The contours are noticeably wobbly and pixelated. The only reason the glyph itself looks okay is because the errors around the zero-level are symmetrical and cancel out. If you try to dilate or contract the outline, which is supposed to be one of SDF's killer features, you get ugly gunk.

Compare to:

The original Valve paper glosses over this aspect and uses high resolution inputs (4k) for a highly downscaled result (64). That is not an option for me because it's too slow. But I did get it to work. As a result Use.GPU has a novel subpixel-accurate distance transform (ESDT), which even does emoji. It's a combination CPU/GPU approach, with the CPU generating SDFs and the GPU rendering them, including all the debug viz.

The Classic EDT

The common solution is a Euclidean Distance Transform. Given a binary mask, it will produce an unsigned distance field. This holds the squared distance d² for either the inside or outside area, which you can sqrt.

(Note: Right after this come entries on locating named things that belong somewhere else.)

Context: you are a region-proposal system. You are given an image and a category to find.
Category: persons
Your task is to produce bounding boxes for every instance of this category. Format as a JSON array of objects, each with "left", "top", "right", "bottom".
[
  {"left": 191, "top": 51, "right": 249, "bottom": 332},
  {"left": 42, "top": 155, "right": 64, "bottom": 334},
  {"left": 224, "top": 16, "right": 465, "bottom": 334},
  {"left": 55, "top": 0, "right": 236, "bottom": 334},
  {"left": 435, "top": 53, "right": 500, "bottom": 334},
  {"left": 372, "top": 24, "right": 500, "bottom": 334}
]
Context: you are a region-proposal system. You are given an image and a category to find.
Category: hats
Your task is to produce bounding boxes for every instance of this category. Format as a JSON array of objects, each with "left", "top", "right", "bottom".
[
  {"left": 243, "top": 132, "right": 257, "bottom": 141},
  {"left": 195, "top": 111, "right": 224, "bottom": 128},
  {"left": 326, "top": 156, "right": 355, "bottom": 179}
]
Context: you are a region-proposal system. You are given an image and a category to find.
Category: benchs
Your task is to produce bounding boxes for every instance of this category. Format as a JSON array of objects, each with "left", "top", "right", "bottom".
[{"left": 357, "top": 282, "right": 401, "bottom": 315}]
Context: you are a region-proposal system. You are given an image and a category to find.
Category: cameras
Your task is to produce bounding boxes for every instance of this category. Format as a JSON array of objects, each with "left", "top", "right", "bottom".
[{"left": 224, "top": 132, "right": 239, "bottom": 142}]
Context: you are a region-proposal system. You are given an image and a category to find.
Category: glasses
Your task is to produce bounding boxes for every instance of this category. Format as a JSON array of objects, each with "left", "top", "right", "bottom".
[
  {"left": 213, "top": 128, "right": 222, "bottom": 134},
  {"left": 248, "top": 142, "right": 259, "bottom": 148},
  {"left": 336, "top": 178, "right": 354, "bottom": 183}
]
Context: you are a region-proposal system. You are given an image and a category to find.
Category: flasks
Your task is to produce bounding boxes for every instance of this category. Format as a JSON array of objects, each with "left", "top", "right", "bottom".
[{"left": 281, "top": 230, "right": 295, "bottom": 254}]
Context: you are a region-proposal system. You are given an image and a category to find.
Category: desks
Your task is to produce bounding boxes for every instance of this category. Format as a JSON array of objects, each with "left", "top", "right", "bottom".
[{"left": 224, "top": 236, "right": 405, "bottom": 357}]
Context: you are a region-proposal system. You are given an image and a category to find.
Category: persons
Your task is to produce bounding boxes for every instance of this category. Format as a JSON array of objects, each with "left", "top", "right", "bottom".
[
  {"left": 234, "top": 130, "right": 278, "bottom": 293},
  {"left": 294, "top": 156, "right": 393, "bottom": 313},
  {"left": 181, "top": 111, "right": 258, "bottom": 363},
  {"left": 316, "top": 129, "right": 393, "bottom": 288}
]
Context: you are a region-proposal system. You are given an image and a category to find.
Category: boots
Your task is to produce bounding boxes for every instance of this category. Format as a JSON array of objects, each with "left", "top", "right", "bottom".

Like a Fourier Transform, you can apply it to 2D images by applying it horizontally on each row X, then vertically on each column Y (or vice versa). To make a signed distance field, you do this for both the inside and outside separately, and then combine the two as inside – outside or vice versa.

The algorithm is one of those clever bits of 80s-style C code which is O(N), has lots of 1-letter variable names, and is very CPU cache friendly. Often copy/pasted, but rarely understood. In TypeScript it looks like this, where array is modified in-place and f, v and z are temporary buffers up to 1 row/column long. The arguments offset and stride allow the code to be used in either the X or Y direction in a flattened 2D array.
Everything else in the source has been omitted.